WHAT YOU HAVE TO DO: Starting with the line that has "As illustrated in" in it, repeat every line through the last one, word for word, and give nothing more.

MATERIAL PROVIDED:
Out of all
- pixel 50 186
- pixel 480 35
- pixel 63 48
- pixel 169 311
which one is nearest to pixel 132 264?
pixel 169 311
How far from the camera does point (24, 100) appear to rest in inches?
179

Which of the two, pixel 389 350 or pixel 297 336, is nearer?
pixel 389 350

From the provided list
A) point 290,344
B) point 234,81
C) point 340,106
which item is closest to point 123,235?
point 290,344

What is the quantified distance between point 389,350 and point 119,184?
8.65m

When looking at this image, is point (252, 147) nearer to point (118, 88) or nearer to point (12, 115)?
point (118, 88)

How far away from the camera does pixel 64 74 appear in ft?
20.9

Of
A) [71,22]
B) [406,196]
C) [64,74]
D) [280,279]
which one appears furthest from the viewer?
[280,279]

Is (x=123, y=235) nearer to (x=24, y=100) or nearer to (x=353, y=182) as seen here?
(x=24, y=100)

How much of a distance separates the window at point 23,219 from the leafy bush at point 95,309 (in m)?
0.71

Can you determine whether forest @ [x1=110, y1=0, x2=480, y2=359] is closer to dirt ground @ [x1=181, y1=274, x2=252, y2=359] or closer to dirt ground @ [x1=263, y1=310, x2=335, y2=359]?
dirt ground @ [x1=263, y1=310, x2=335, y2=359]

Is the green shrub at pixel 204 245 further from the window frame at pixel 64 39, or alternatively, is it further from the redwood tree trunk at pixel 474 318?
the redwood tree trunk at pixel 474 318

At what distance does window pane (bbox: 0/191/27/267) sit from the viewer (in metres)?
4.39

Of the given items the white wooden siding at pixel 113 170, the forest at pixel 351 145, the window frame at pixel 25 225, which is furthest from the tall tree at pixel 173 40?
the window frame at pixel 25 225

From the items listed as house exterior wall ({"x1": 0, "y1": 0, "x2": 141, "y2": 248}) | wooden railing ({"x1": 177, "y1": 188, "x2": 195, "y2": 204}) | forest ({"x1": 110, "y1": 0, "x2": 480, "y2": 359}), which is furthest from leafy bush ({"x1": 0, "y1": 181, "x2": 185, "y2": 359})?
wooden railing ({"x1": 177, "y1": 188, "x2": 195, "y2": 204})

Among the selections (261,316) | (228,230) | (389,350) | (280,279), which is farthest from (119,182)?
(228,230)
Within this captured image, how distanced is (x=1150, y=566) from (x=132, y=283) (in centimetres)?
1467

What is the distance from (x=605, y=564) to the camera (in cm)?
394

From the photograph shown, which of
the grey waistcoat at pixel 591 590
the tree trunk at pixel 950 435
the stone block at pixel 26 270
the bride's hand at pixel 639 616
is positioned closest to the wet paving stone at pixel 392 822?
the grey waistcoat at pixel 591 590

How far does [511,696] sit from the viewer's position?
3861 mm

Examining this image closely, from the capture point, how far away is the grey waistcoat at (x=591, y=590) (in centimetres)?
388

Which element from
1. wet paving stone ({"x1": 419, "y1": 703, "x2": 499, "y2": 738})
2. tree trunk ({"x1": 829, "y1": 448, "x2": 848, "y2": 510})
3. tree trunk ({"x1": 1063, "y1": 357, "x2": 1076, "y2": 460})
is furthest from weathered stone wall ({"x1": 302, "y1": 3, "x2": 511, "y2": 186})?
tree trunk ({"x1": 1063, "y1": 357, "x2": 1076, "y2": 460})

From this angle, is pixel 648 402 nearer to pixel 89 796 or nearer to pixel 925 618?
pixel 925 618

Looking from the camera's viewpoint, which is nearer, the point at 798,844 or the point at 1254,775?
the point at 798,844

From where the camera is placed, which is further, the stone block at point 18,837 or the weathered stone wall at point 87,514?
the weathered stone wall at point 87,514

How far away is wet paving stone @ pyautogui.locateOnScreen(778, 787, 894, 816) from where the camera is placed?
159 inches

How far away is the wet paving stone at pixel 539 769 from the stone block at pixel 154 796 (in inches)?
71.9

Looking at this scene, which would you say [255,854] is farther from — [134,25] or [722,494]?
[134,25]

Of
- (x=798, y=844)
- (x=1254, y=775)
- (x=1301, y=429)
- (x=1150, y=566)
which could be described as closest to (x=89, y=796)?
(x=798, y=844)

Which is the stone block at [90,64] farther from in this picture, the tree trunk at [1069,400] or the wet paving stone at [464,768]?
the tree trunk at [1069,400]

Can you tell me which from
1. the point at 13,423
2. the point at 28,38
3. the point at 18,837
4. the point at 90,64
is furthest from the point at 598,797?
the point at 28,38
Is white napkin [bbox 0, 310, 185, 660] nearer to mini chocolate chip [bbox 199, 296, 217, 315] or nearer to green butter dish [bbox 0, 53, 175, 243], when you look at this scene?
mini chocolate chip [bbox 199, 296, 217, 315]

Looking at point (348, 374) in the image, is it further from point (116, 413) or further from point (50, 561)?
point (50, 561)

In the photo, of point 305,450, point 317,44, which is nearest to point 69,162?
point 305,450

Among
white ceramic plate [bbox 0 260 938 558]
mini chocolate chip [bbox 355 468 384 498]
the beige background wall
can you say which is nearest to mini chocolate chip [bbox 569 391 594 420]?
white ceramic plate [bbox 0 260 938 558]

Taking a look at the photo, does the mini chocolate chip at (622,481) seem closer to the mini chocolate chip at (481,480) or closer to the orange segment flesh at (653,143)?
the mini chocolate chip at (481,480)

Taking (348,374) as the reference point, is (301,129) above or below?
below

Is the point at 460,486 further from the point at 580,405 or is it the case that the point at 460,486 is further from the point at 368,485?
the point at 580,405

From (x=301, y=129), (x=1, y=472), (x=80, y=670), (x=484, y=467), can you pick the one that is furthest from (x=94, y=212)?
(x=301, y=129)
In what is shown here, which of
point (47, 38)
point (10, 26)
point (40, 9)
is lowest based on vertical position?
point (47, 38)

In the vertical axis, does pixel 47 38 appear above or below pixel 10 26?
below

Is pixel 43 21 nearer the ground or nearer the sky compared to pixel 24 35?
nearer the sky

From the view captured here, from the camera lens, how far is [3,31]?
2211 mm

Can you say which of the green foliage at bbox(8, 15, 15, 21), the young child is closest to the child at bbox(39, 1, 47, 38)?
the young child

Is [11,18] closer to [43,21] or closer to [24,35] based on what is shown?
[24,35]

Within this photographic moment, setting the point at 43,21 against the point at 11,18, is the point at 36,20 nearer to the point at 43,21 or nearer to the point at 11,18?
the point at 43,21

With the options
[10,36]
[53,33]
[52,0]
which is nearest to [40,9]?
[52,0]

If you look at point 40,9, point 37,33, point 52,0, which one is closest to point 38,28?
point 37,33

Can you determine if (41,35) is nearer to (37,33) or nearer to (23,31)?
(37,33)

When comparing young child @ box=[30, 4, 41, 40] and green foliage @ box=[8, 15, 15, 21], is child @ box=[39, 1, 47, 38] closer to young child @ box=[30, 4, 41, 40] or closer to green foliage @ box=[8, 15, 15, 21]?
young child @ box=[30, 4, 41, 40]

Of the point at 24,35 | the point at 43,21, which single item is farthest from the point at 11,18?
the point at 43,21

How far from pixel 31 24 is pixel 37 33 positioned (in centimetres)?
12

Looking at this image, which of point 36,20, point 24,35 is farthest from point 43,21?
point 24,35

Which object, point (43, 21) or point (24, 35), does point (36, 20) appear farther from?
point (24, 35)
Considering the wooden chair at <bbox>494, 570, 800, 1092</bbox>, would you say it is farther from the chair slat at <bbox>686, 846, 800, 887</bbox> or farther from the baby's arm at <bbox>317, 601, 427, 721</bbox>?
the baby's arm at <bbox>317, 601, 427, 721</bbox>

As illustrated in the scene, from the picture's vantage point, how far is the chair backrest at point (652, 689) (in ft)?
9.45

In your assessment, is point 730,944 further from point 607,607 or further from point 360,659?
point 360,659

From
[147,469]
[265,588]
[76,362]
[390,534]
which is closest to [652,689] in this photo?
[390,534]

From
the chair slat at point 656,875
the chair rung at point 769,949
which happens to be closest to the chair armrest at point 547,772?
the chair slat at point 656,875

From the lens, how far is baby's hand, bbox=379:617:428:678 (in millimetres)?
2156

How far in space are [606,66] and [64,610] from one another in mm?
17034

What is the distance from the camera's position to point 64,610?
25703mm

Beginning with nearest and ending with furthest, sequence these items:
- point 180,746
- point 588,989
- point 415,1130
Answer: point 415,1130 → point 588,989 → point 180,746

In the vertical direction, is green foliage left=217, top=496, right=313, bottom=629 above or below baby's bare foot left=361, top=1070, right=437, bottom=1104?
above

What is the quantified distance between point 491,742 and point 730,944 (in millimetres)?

ANSWER IN FULL:
As illustrated in the scene, from the picture's vantage point, how far is the chair backrest at point (652, 689) (in ft)?
9.45

In your assessment, is point 730,944 further from point 607,607 or further from point 360,659?
point 360,659

From
[147,469]
[265,588]
[76,362]
[390,534]
which is closest to [652,689] in this photo?
[390,534]

From
the chair slat at point 656,875
the chair rung at point 769,949
which happens to be closest to the chair armrest at point 547,772?
the chair slat at point 656,875

From the lens, how far is baby's hand, bbox=379:617:428:678 (in millimetres)?
2156

How far in space are [606,66] and [64,610] from one another in mm?
17034

What is the distance from the camera's position to point 64,610?
25703mm

Beginning with nearest and ending with furthest, sequence these items:
- point 180,746
- point 588,989
- point 415,1130
Answer: point 415,1130 → point 588,989 → point 180,746

In the vertical direction, is green foliage left=217, top=496, right=313, bottom=629 above or below baby's bare foot left=361, top=1070, right=437, bottom=1104?
above

What is the quantified distance between point 491,742 and point 730,944 (in millimetres)?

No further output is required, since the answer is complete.